文本节选:

┏━━

题目135：求方程x^2 - y^2 - z^2=n的解的个数

欧拉计划

Same differences

Given the positive integers, x, y, and z, are consecutive terms of an arithmetic progression, the least value of the positive integer, n, for which the equation, x² − y² − z² = n, has exactly two solutions is n = 27:

34² − 27² − 20² = 12² − 9² − 6² = 27

It turns out that n = 1155 is the least value which has exactly ten solutions.

How many values of n less than one million have exactly ten distinct solutions?

题目：

给定等差数列中的三个数字 x，y 和 z，最小 x² − y² − z² = n 有两个解的最小的 n 是 27：

34² − 27² − 20² = 12² − 9² − 6² = 27

事实上 n = 1155 是使得上述方程具有 10 个解的最小值。

一百万以下有多少个数使得上述方程有 10 个不同的解？

jerryxjr1220

"""
(z+2d)^2-(z+d)^2-z^2=n
3d^2+2dz-z^2=n
(3d-z)*(d+z)=n
z<3d => d > z/3
"""
from numba import jit
import numpy as np 
@jit
def solve(target, limit):
        master = np.zeros(limit+1,dtype='int16')
        for z in range(1, limit):
                for d in range(z//3+1, limit):
                        if (3*d-z)*(d+z)>limit:
                                break
                        master[(3*d-z)*(d+z)] += 1
        count = 0
        for value in master:
                if value == target:
                        count += 1
        return count
print(solve(10, 1000000))

4989
[Finished in 5.2s]

guosl

/*
答案：4989
耗时：1.41674 (4核)
          6.37623 (单线程)

┗━━

条目展示:
┏━━

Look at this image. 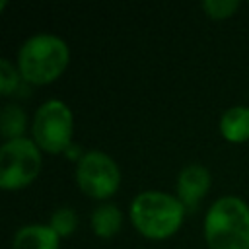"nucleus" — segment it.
Wrapping results in <instances>:
<instances>
[{
  "mask_svg": "<svg viewBox=\"0 0 249 249\" xmlns=\"http://www.w3.org/2000/svg\"><path fill=\"white\" fill-rule=\"evenodd\" d=\"M130 222L148 239H167L183 224L185 204L163 191H142L130 202Z\"/></svg>",
  "mask_w": 249,
  "mask_h": 249,
  "instance_id": "f257e3e1",
  "label": "nucleus"
},
{
  "mask_svg": "<svg viewBox=\"0 0 249 249\" xmlns=\"http://www.w3.org/2000/svg\"><path fill=\"white\" fill-rule=\"evenodd\" d=\"M70 51L62 37L35 33L23 41L18 53V70L25 82L45 86L54 82L68 66Z\"/></svg>",
  "mask_w": 249,
  "mask_h": 249,
  "instance_id": "f03ea898",
  "label": "nucleus"
},
{
  "mask_svg": "<svg viewBox=\"0 0 249 249\" xmlns=\"http://www.w3.org/2000/svg\"><path fill=\"white\" fill-rule=\"evenodd\" d=\"M204 239L210 249H249V204L233 195L214 200L204 216Z\"/></svg>",
  "mask_w": 249,
  "mask_h": 249,
  "instance_id": "7ed1b4c3",
  "label": "nucleus"
},
{
  "mask_svg": "<svg viewBox=\"0 0 249 249\" xmlns=\"http://www.w3.org/2000/svg\"><path fill=\"white\" fill-rule=\"evenodd\" d=\"M41 148L29 138L6 140L0 148V187L19 191L35 181L41 171Z\"/></svg>",
  "mask_w": 249,
  "mask_h": 249,
  "instance_id": "20e7f679",
  "label": "nucleus"
},
{
  "mask_svg": "<svg viewBox=\"0 0 249 249\" xmlns=\"http://www.w3.org/2000/svg\"><path fill=\"white\" fill-rule=\"evenodd\" d=\"M31 132H33V142L41 150L49 154L64 152L70 146L74 132V117L70 107L60 99L45 101L35 111Z\"/></svg>",
  "mask_w": 249,
  "mask_h": 249,
  "instance_id": "39448f33",
  "label": "nucleus"
},
{
  "mask_svg": "<svg viewBox=\"0 0 249 249\" xmlns=\"http://www.w3.org/2000/svg\"><path fill=\"white\" fill-rule=\"evenodd\" d=\"M76 183L88 196L103 200L117 193L121 185V171L109 154L101 150H89L78 160Z\"/></svg>",
  "mask_w": 249,
  "mask_h": 249,
  "instance_id": "423d86ee",
  "label": "nucleus"
},
{
  "mask_svg": "<svg viewBox=\"0 0 249 249\" xmlns=\"http://www.w3.org/2000/svg\"><path fill=\"white\" fill-rule=\"evenodd\" d=\"M210 189V173L200 163H189L177 177V198L185 208H193Z\"/></svg>",
  "mask_w": 249,
  "mask_h": 249,
  "instance_id": "0eeeda50",
  "label": "nucleus"
},
{
  "mask_svg": "<svg viewBox=\"0 0 249 249\" xmlns=\"http://www.w3.org/2000/svg\"><path fill=\"white\" fill-rule=\"evenodd\" d=\"M60 237L47 224H29L16 231L12 249H58Z\"/></svg>",
  "mask_w": 249,
  "mask_h": 249,
  "instance_id": "6e6552de",
  "label": "nucleus"
},
{
  "mask_svg": "<svg viewBox=\"0 0 249 249\" xmlns=\"http://www.w3.org/2000/svg\"><path fill=\"white\" fill-rule=\"evenodd\" d=\"M220 132L228 142H245L249 138V107L233 105L220 117Z\"/></svg>",
  "mask_w": 249,
  "mask_h": 249,
  "instance_id": "1a4fd4ad",
  "label": "nucleus"
},
{
  "mask_svg": "<svg viewBox=\"0 0 249 249\" xmlns=\"http://www.w3.org/2000/svg\"><path fill=\"white\" fill-rule=\"evenodd\" d=\"M89 224L97 237L109 239L115 233H119V230L123 226V212L119 210V206H115L111 202H103L93 208V212L89 216Z\"/></svg>",
  "mask_w": 249,
  "mask_h": 249,
  "instance_id": "9d476101",
  "label": "nucleus"
},
{
  "mask_svg": "<svg viewBox=\"0 0 249 249\" xmlns=\"http://www.w3.org/2000/svg\"><path fill=\"white\" fill-rule=\"evenodd\" d=\"M25 124H27V117H25V111L19 105L10 103L2 109V113H0V130H2V136L6 140L23 138Z\"/></svg>",
  "mask_w": 249,
  "mask_h": 249,
  "instance_id": "9b49d317",
  "label": "nucleus"
},
{
  "mask_svg": "<svg viewBox=\"0 0 249 249\" xmlns=\"http://www.w3.org/2000/svg\"><path fill=\"white\" fill-rule=\"evenodd\" d=\"M49 226L58 233V237H68L78 228V214L70 206H60L53 212Z\"/></svg>",
  "mask_w": 249,
  "mask_h": 249,
  "instance_id": "f8f14e48",
  "label": "nucleus"
},
{
  "mask_svg": "<svg viewBox=\"0 0 249 249\" xmlns=\"http://www.w3.org/2000/svg\"><path fill=\"white\" fill-rule=\"evenodd\" d=\"M200 6L212 19H226L235 14L239 0H204Z\"/></svg>",
  "mask_w": 249,
  "mask_h": 249,
  "instance_id": "ddd939ff",
  "label": "nucleus"
},
{
  "mask_svg": "<svg viewBox=\"0 0 249 249\" xmlns=\"http://www.w3.org/2000/svg\"><path fill=\"white\" fill-rule=\"evenodd\" d=\"M19 70H16V66L8 60V58H0V91L2 95H10L19 82Z\"/></svg>",
  "mask_w": 249,
  "mask_h": 249,
  "instance_id": "4468645a",
  "label": "nucleus"
}]
</instances>
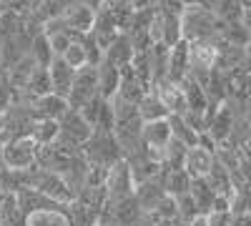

┗━━

简答题 1: 根据欧拉计划第135题讨论帖，使方程恰好有十个解的最小 n 是多少？
简答题 2: 请续写欧拉计划第135题讨论帖。

参考答案 1: n = 1155。

参考答案 2:
解题思路：令方程为：(x+d)^2 - x^2 - (x-d)^2 = n
=> (x+d)(3d-x)=n
所以对n进行因数分解为：n=m1 x m2
d=(m1+m2)/4,x=m1 - d
*/
#include <iostream>
#include <set>
#include <cmath>
#include <omp.h>
using namespace std;

int main(void)
{
  double t = omp_get_wtime();
  int nCount = 0;
#pragma omp parallel for reduction(+:nCount) schedule(dynamic,64)
  for (int n = 1155; n <= 1000000; ++n)
  {
    set<int> s;//记录所以整数解
    int d1 = (int)sqrt((double)n);
    for (int m1 = 1; m1 <= d1; ++m1) //枚举n的因数分解
    {
      if (n % m1 == 0)
      {
        int m2 = n / m1;
        if ((m1 + m2) % 4 != 0) //检查d是否是一个整数
          continue;
        int d = (m1 + m2) / 4;
        if (m1 - d > 0)
          s.insert(m1 - d);//得到一个整数解
        if (m2 - d > 0)
          s.insert(m2 - d);//得到另一个整数解
      }
    }
    if (s.size() == 10)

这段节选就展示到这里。